Red Sparrow est l’absolu contraire de l’idée qu’on pourrait se faire en ajoutant film d’espion(ne)s, Francis Lawrence (le calamiteux Je suis une légende), Jennifer Lawrence et Hollywood. Ce n’est pas un James Bond, ce n’est pas une comédie racée comme Atomic Blonde. Ce n’est même pas un film d’action à la Mission Impossible. Il s’agit d’un film d’espionnage plutôt sombre et sérieux, aux enjeux presque terre à terre. Impossible de ne pas penser à John Le Carré, mais un John le Carré qui aurait décidé de doper son oeuvre avec une surenchère de sexe sado-masochiste et de scènes de torture d’une brutalité suffocante, façon Saw. Jennifer Lawrence se fait violer (je ne spoile pas, pas vraiment, c’est au tout début du film), on la transforme en pute de luxe, elle se fout à poil la moitié du film, on la tabasse, torture, etc.
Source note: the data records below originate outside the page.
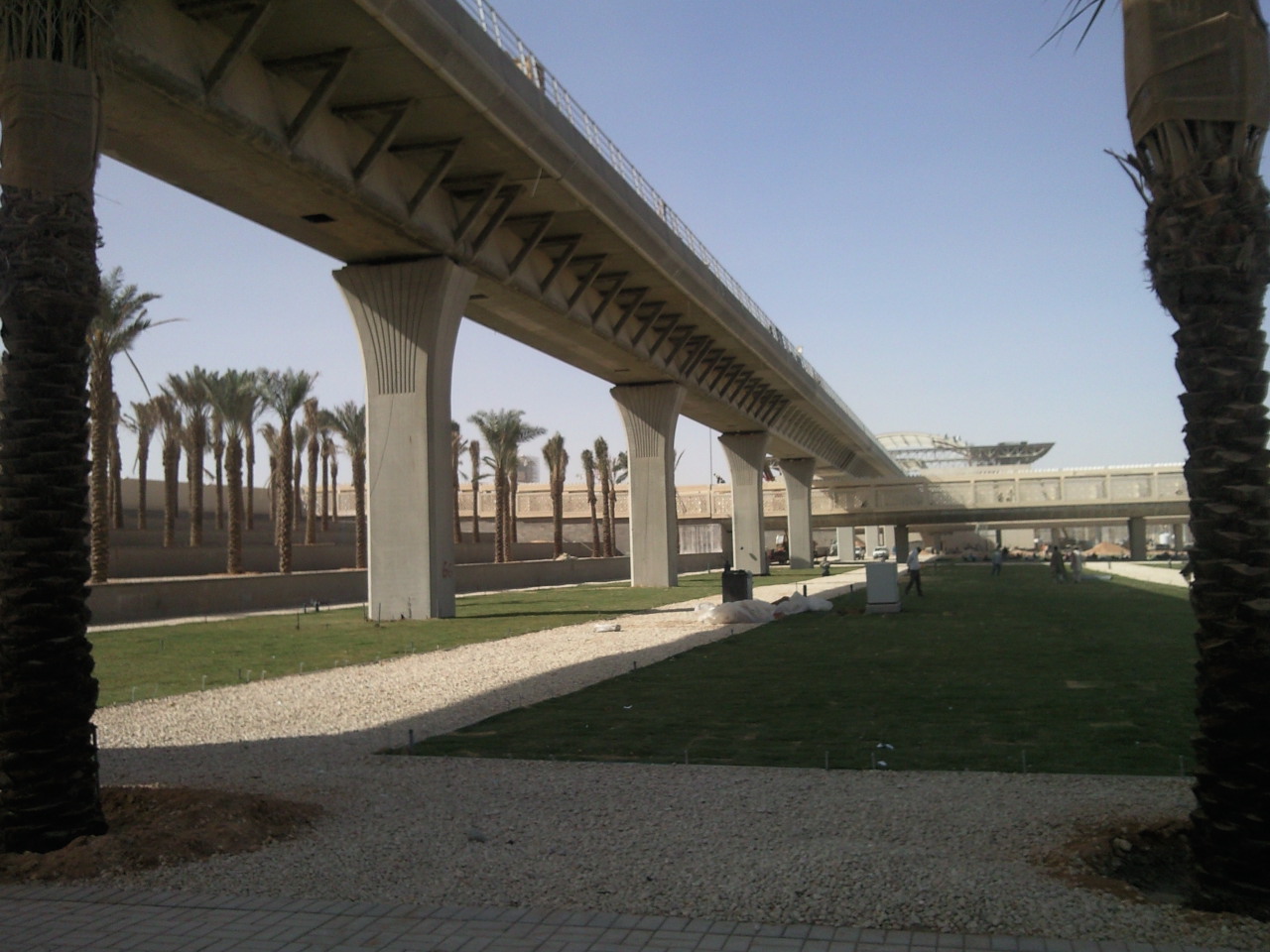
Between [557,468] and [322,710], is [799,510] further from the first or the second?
[322,710]

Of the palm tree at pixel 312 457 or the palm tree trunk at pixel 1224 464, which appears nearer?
the palm tree trunk at pixel 1224 464

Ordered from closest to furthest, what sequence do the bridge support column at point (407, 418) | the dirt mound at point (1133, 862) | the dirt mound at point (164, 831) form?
1. the dirt mound at point (1133, 862)
2. the dirt mound at point (164, 831)
3. the bridge support column at point (407, 418)

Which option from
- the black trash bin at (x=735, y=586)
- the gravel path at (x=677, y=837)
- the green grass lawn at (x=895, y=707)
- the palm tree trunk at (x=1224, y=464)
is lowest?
the green grass lawn at (x=895, y=707)

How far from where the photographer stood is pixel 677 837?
7.03 m

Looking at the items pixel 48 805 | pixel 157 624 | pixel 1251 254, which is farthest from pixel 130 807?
pixel 157 624

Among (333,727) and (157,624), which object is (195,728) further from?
(157,624)

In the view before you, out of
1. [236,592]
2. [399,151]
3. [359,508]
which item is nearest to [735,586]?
[399,151]

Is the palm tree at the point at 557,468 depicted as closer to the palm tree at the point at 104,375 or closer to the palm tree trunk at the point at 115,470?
the palm tree trunk at the point at 115,470

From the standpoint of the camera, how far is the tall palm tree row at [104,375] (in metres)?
Result: 31.8

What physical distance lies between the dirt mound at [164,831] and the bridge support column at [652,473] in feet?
121

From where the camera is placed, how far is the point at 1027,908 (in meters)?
5.51

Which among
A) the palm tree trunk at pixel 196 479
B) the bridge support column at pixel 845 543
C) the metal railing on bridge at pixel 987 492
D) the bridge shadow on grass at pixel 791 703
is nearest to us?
the bridge shadow on grass at pixel 791 703

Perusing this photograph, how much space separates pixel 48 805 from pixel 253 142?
14227mm

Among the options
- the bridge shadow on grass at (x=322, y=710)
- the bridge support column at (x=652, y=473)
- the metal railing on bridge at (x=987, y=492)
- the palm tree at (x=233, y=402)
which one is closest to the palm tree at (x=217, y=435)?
the palm tree at (x=233, y=402)
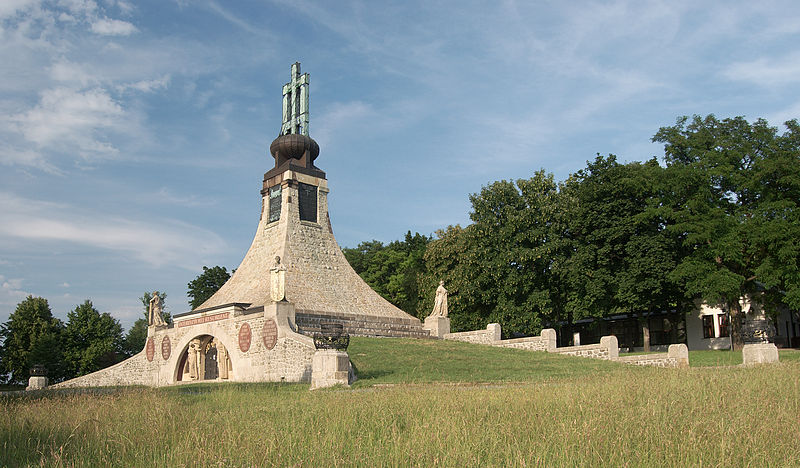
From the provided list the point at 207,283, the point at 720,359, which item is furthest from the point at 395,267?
the point at 720,359

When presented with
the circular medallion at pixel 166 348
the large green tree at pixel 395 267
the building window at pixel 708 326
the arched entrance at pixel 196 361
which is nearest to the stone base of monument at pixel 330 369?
the arched entrance at pixel 196 361

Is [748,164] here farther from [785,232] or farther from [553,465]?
[553,465]

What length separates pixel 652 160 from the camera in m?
34.7

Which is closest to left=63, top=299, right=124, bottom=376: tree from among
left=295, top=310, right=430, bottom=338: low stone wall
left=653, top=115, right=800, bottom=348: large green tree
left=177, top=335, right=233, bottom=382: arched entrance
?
left=177, top=335, right=233, bottom=382: arched entrance

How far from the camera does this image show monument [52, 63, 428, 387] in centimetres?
2555

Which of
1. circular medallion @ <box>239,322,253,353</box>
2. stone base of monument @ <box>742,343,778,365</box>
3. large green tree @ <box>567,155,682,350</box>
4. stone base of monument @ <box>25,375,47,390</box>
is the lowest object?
stone base of monument @ <box>25,375,47,390</box>

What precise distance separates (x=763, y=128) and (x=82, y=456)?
111 feet

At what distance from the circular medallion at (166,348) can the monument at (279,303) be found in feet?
0.16

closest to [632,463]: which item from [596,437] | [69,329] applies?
[596,437]

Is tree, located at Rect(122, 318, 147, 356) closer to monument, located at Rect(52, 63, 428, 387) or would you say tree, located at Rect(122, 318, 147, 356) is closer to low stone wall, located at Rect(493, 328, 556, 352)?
monument, located at Rect(52, 63, 428, 387)

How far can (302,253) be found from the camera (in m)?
34.2

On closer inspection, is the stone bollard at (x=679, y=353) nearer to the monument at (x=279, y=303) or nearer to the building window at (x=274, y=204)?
the monument at (x=279, y=303)

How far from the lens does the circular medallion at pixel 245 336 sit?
85.8 feet

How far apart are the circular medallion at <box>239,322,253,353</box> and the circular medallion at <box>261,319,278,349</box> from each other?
1.29 m
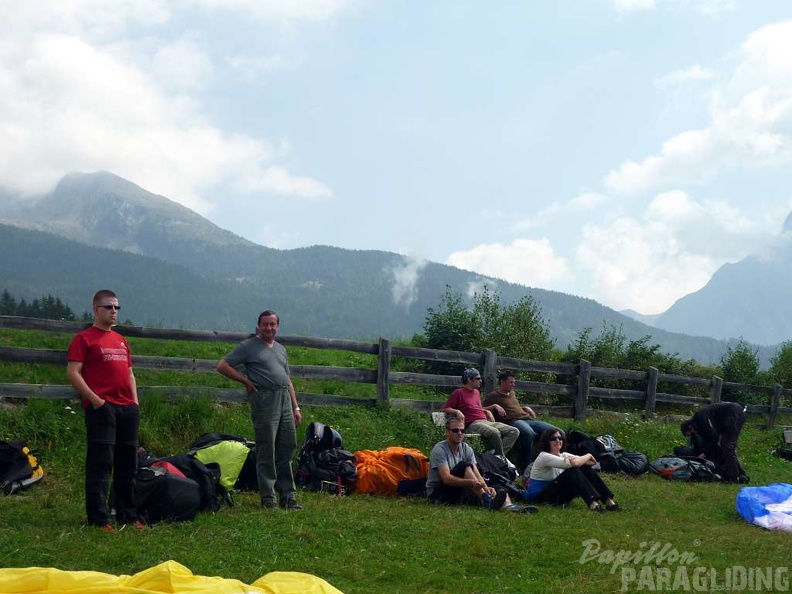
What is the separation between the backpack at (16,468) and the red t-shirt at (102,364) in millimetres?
1782

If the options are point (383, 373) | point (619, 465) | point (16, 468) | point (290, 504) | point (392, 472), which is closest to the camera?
point (290, 504)

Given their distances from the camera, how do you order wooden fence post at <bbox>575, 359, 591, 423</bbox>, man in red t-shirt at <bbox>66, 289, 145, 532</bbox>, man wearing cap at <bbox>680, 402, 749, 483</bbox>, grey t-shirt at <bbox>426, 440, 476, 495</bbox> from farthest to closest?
wooden fence post at <bbox>575, 359, 591, 423</bbox> → man wearing cap at <bbox>680, 402, 749, 483</bbox> → grey t-shirt at <bbox>426, 440, 476, 495</bbox> → man in red t-shirt at <bbox>66, 289, 145, 532</bbox>

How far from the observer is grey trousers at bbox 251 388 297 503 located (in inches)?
299

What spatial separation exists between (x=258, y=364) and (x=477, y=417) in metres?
4.34

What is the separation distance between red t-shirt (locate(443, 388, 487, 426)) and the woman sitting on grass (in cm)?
227

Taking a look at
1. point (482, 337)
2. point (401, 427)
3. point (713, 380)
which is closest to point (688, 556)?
point (401, 427)

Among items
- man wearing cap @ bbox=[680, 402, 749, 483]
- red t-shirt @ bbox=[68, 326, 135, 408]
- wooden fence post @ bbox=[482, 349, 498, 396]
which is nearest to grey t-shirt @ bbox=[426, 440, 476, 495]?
red t-shirt @ bbox=[68, 326, 135, 408]

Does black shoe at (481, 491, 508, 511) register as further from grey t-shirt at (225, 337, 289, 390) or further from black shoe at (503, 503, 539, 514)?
grey t-shirt at (225, 337, 289, 390)

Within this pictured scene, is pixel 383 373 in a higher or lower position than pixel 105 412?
higher

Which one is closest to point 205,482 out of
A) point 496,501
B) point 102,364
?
point 102,364

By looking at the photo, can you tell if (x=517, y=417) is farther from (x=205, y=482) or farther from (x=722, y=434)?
(x=205, y=482)

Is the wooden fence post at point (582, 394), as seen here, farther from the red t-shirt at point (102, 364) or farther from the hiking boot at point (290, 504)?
the red t-shirt at point (102, 364)

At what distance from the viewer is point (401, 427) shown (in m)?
11.6

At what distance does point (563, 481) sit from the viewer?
27.6 ft
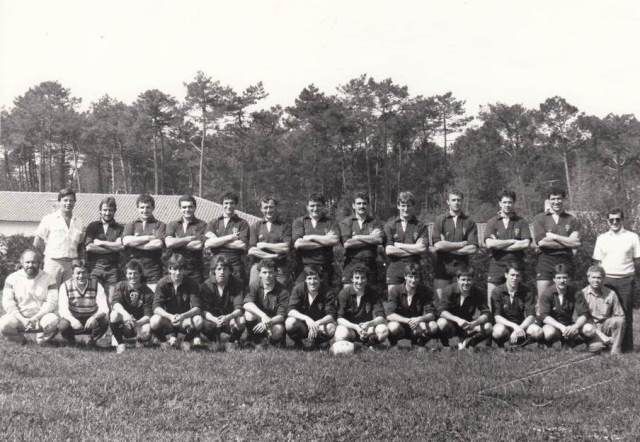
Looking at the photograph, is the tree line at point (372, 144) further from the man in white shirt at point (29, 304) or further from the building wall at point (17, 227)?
the man in white shirt at point (29, 304)

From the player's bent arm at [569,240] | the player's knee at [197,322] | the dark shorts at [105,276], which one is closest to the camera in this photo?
the player's knee at [197,322]

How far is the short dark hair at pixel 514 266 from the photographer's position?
7.64 m

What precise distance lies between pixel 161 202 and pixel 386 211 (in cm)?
1635

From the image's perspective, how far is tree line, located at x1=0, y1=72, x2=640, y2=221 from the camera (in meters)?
46.8

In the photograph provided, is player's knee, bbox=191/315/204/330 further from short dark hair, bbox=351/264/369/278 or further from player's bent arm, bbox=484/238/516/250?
player's bent arm, bbox=484/238/516/250

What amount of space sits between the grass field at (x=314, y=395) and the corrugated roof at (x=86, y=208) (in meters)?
36.1

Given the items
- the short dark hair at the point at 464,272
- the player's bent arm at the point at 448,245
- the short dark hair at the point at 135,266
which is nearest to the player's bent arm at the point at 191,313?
the short dark hair at the point at 135,266

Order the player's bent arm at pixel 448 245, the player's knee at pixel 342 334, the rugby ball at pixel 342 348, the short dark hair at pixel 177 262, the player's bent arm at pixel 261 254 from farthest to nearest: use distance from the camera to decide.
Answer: the player's bent arm at pixel 261 254 → the player's bent arm at pixel 448 245 → the short dark hair at pixel 177 262 → the player's knee at pixel 342 334 → the rugby ball at pixel 342 348

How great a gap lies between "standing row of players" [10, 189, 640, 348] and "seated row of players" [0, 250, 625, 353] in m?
0.22

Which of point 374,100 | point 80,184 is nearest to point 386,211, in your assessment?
point 374,100

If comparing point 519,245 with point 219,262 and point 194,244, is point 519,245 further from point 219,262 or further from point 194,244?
point 194,244

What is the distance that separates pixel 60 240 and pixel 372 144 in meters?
42.3

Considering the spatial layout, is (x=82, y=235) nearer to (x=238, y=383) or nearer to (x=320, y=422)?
(x=238, y=383)

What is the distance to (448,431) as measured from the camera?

C’est d’une dureté, d’une âpreté totalement bluffante.

Le film n’échappe pas à certains défauts, il est très « fabriqué » trouvé-je, inutilement long (2h20), mais il marque aussi le retour (momentané ?) d’Hollywood à un certain type de film à la fois ambitieux, coûteux (69 millions de dollars tout de même) et absolument pas « grand public ». Le twist final est en fin de compte assez attendu ; on sourit à ne pas être surpris plus que ça. Dans l’ensemble, j’ai trouvé les intentions plus louables que le résultat final : éprouvant, épuisant.

The assignment, Walter Hill (2016)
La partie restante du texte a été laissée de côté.